People who drive cars as their main form of transport are, on average, more than 8lbs heavier than those who cycle, an ongoing European study has found.
Researchers have been monitoring 11,000 people in seven cities throughout Europe, including London, Barcelona, Antwerp and Vienna. The participants have been asked about the mode of transport they use to move around their city and how much time they spend travelling.
They have also had their height and weight measured and been asked about their attitudes to cycling and walking.
An analysis of the data so far has revealed that people who drive cars as their main form of transport are, on average, 8.8lbs (four kilograms) heavier than their cycling counterparts.

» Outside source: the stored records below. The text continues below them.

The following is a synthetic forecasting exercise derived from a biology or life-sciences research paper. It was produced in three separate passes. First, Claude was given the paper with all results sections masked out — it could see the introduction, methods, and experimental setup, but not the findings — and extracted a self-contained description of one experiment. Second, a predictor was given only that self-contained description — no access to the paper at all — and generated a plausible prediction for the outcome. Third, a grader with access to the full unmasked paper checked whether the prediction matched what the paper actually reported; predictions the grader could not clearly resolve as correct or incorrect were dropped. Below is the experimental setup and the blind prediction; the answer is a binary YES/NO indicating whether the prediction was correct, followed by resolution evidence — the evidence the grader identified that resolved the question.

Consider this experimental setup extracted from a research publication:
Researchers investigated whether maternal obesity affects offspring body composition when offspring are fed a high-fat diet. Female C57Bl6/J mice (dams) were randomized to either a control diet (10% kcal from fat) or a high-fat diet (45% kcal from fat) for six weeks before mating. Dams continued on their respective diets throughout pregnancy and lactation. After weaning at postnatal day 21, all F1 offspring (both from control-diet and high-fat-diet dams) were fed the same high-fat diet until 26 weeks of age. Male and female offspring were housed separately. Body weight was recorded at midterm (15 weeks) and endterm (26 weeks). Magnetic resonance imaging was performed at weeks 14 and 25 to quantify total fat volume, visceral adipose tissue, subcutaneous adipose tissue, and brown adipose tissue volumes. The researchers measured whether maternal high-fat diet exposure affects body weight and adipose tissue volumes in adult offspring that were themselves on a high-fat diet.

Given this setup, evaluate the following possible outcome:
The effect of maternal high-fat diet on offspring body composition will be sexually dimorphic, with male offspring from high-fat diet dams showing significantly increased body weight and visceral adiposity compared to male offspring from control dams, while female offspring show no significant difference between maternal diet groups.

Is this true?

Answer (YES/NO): NO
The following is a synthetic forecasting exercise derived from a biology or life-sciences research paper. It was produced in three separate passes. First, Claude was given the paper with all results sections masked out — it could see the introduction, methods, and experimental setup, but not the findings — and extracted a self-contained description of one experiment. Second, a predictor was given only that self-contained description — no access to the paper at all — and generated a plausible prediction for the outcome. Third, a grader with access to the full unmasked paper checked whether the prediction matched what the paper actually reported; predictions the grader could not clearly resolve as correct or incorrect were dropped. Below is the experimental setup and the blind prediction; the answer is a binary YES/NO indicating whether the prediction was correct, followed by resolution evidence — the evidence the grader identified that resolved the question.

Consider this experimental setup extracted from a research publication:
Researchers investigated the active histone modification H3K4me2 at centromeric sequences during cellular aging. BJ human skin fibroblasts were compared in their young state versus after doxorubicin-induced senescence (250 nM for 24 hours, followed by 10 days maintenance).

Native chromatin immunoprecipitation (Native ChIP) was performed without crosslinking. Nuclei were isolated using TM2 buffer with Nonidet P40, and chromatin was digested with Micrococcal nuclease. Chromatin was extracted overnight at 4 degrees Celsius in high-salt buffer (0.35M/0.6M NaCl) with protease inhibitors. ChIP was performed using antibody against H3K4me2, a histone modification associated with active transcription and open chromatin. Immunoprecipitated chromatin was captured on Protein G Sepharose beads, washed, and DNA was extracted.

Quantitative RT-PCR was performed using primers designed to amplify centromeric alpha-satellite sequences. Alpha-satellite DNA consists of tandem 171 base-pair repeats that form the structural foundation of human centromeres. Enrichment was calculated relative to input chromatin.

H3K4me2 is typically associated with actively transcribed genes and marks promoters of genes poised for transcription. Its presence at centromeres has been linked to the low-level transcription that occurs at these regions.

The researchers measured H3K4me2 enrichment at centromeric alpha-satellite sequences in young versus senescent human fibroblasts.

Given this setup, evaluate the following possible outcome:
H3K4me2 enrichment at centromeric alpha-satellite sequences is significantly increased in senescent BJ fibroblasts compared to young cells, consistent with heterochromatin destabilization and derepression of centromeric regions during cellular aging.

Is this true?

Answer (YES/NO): NO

The researchers acknowledged that they cannot definitely say that the mode of transport is the cause of this increased weight in some people, however, they plan to monitor up to 14,000 people in an attempt to draw firmer conclusions.
"People who are physically inactive are at higher risk of developing chronic diseases, such as cancer, stroke and heart attacks, as well as becoming overweight.
"Our research shows that factors like urban design, how we move in cities, and the use of cars, bikes or walking could all play an important role in determining the level of people's daily physical activity," they said.
They believe that getting people to walk and cycle more on a daily basis ‘is really an ideal solution to try to tackle this epidemic of physical inactivity'.
The study, Physical Activity through Sustainable Transport Approaches (PASTA), is funded by the EU.